Sap download manager failed to validate url code#
Since the affected report only reads the payroll information, the attacker can neither modify any information nor cause availability impacts.ĭue to insufficient encoding of user input, SAP NetWeaver allows an unauthenticated attacker to inject code that may expose sensitive data like user ID and password. SAP ERP HCM Portugal - versions 600, 604, 608, does not perform necessary authorization checks for a report that reads the payroll data of employees in a certain area. A successful attack could result in complete compromise of Confidentiality, Integrity and Availability of the system. This way, the attacker can execute functions impersonating the victim or poison intermediary Web caches. An unauthenticated attacker can prepend a victim's request with arbitrary data.

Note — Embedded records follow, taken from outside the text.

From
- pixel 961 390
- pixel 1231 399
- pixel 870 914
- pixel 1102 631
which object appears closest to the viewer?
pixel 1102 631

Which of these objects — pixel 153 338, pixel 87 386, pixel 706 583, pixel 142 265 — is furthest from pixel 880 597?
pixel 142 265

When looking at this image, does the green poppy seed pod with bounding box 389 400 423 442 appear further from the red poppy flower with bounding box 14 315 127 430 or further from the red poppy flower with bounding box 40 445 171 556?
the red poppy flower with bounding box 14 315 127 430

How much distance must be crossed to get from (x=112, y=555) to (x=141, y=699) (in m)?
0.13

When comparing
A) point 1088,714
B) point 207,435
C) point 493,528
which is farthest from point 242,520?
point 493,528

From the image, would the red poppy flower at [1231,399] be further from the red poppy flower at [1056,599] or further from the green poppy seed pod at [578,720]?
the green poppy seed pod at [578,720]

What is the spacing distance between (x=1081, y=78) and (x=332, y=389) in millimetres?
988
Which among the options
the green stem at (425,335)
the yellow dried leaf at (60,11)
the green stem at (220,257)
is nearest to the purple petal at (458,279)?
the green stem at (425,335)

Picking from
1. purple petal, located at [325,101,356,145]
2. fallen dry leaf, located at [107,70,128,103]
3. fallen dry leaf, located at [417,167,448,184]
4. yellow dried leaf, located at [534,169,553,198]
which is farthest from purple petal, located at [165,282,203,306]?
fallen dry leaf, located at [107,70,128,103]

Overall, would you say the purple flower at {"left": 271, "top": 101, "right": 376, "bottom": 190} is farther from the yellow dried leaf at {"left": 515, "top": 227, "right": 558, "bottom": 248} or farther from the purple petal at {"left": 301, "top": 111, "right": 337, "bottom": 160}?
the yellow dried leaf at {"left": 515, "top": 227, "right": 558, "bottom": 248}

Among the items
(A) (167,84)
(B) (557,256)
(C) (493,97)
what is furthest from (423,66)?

SAP NetWeaver Application Server ABAP, SAP NetWeaver Application Server Java, ABAP Platform, SAP Content Server 7.53 and SAP Web Dispatcher are vulnerable for request smuggling and request concatenation. The file format details along with their CVE relevant information can be found below. When a user opens a manipulated Tagged Image File Format (.tiff, 2d.x3d)) received from untrusted sources in SAP 3D Visual Enterprise Viewer - version 9.0, the application crashes and becomes temporarily unavailable to the user until restart of the application. When a user opens a manipulated Adobe Illustrator file format (.ai, ai.x3d) received from untrusted sources in SAP 3D Visual Enterprise Viewer - version 9.0, the application crashes and becomes temporarily unavailable to the user until restart of the application. When a user opens a manipulated JPEG file format (.jpg, 2d.x3d) received from untrusted sources in SAP 3D Visual Enterprise Viewer - version 9.0, the application crashes and becomes temporarily unavailable to the user until restart of the application. Successful attacks could result in disclosure of a table of contents from the system, but no risk of modification possible. SAP NetWeaver AS ABAP (Workplace Server) - versions 700, 701, 702, 731, 740, 750, 751, 752, 753, 754, 755, 756, 787, allows an attacker to execute crafted database queries, that could expose the backend database. The crashed process can be restarted immediately, other processes are not affected. This allows an unauthorized remote user to provoke a breakdown of the SAP Web Dispatcher or Kernel work process. SAP NetWeaver Application Server for ABAP (Kernel) and ABAP Platform (Kernel) - versions KERNEL 7.22, 8.04, 7.49, 7.53, 7.77, 7.81, 7.85, 7.86, 7.87, KRNL64UC 8.04, 7.22, 7.22EXT, 7.49, 7.53, KRNL64NUC 7.22, 7.22EXT, 7.49, does not sufficiently validate sap-passport information, which could lead to a Denial-of-Service attack. Impacts of unauthorized execution of commands can lead to sensitive information disclosure, loss of system integrity and denial of service. It is considered that this is a missing segregation of duty for the SAP Solution Manager administrator.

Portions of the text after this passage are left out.